* **What is required**:
Copy the data from the line that contains "Taking a look" to its last line, exactly, including both of those lines and leaving out everything before.

* **Provided data**:
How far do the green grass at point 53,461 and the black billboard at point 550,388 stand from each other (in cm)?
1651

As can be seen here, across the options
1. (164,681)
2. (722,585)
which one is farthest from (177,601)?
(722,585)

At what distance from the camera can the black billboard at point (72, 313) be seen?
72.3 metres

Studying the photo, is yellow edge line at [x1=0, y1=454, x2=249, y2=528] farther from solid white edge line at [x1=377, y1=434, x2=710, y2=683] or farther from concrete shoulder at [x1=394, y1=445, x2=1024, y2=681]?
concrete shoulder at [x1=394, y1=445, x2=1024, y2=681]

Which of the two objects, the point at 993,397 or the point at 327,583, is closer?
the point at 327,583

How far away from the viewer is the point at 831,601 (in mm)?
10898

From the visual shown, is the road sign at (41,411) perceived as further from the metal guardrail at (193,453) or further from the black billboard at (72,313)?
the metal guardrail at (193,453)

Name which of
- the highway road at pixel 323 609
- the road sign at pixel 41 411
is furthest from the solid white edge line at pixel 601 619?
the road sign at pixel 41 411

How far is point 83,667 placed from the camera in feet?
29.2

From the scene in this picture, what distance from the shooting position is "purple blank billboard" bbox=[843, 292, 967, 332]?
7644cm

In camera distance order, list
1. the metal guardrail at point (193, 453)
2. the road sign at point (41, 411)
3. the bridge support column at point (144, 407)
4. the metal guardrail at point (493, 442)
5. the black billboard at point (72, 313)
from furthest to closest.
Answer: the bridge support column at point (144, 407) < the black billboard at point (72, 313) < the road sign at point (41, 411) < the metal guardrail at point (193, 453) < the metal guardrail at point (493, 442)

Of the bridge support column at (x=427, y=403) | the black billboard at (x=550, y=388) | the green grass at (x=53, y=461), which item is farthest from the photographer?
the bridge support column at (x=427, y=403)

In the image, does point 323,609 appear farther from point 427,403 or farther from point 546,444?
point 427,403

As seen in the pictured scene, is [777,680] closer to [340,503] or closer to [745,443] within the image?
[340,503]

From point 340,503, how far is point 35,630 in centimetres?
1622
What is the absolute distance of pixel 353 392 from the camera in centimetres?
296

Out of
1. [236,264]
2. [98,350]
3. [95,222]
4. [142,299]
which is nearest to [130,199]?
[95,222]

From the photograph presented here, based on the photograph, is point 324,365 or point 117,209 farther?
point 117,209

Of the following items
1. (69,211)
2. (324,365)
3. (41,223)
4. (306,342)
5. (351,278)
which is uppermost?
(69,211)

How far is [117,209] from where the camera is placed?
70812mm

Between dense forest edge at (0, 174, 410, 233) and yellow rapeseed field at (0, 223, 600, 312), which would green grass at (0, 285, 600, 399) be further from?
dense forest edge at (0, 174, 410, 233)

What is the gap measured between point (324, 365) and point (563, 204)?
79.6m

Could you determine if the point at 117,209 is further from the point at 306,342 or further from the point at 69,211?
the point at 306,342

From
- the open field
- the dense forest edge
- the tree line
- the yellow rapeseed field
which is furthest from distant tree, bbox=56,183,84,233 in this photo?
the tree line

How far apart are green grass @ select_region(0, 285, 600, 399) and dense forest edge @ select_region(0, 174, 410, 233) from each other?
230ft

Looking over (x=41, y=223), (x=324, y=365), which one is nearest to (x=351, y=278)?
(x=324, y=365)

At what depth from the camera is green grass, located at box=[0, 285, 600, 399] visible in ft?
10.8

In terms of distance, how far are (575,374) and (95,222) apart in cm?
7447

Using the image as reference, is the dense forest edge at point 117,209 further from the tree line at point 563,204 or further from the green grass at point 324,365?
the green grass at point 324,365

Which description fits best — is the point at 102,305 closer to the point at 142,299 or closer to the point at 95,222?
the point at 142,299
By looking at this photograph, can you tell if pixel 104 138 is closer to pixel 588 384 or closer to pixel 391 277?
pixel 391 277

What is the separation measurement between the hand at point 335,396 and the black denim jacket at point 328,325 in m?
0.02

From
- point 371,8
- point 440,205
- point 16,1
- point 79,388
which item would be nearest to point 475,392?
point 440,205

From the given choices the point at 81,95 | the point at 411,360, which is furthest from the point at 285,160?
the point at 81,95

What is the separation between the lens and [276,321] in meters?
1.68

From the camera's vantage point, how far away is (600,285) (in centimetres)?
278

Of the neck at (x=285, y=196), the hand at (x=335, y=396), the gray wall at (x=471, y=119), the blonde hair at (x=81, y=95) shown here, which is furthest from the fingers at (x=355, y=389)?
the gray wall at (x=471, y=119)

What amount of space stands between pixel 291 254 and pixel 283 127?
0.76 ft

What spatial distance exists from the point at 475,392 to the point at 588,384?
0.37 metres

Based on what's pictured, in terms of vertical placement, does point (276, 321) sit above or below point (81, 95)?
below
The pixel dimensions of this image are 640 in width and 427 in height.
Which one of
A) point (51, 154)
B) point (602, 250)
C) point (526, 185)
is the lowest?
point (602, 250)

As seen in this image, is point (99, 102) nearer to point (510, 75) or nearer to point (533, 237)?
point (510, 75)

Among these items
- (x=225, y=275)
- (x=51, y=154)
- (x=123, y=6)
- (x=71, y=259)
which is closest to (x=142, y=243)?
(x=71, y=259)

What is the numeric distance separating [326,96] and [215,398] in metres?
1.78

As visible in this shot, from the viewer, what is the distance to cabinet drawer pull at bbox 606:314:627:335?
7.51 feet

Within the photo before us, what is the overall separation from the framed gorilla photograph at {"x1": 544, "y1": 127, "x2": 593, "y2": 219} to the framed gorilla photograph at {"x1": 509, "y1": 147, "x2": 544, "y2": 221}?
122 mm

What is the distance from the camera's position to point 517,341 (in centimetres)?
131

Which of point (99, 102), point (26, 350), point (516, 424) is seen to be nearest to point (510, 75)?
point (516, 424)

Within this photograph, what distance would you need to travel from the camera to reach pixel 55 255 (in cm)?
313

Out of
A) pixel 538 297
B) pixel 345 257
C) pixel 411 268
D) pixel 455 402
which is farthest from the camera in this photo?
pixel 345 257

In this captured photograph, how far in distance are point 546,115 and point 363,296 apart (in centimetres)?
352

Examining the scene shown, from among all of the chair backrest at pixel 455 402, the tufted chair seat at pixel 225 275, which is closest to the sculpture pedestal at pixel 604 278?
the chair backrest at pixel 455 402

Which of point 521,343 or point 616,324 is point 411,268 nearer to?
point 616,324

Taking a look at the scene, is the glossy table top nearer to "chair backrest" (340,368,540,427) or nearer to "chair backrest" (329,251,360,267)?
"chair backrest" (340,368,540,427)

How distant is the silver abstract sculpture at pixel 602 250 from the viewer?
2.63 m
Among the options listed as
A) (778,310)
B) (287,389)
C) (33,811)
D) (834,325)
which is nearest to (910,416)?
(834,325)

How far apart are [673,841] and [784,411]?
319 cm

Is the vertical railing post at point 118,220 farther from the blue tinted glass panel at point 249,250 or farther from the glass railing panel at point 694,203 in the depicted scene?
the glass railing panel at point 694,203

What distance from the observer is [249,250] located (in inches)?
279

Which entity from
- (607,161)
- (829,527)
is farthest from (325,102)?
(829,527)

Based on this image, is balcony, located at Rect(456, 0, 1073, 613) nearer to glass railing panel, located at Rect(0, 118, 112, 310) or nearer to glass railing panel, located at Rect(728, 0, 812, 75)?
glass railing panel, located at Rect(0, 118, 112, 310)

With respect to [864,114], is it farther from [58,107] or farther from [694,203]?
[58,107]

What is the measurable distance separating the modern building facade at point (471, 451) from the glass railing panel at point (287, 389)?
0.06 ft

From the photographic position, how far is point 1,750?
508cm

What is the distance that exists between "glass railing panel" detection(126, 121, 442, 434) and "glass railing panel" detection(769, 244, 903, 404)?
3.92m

* **The reply**:
Taking a look at the scene, is the glossy table top nearer to "chair backrest" (340,368,540,427) or nearer to "chair backrest" (329,251,360,267)?
"chair backrest" (340,368,540,427)

How distant is the silver abstract sculpture at pixel 602 250 from the viewer?
2.63 m
Among the options listed as
A) (778,310)
B) (287,389)
C) (33,811)
D) (834,325)
which is nearest to (910,416)?
(834,325)

How far apart are [673,841] and [784,411]?
319 cm

Is the vertical railing post at point 118,220 farther from the blue tinted glass panel at point 249,250 or farther from the glass railing panel at point 694,203 in the depicted scene?
the glass railing panel at point 694,203

What distance from the observer is [249,250] located (in inches)?
279

Which entity from
- (607,161)
- (829,527)
is farthest from (325,102)?
(829,527)

Based on this image, is balcony, located at Rect(456, 0, 1073, 613) nearer to glass railing panel, located at Rect(0, 118, 112, 310) or nearer to glass railing panel, located at Rect(728, 0, 812, 75)?
glass railing panel, located at Rect(0, 118, 112, 310)

With respect to [864,114], is it farther from [58,107] or farther from [694,203]?
[58,107]

What is the measurable distance separating the modern building facade at point (471, 451) from the glass railing panel at point (287, 389)?
0.06 ft

From the photographic position, how far is point 1,750?
508cm

What is the distance that exists between "glass railing panel" detection(126, 121, 442, 434) and "glass railing panel" detection(769, 244, 903, 404)?
3.92m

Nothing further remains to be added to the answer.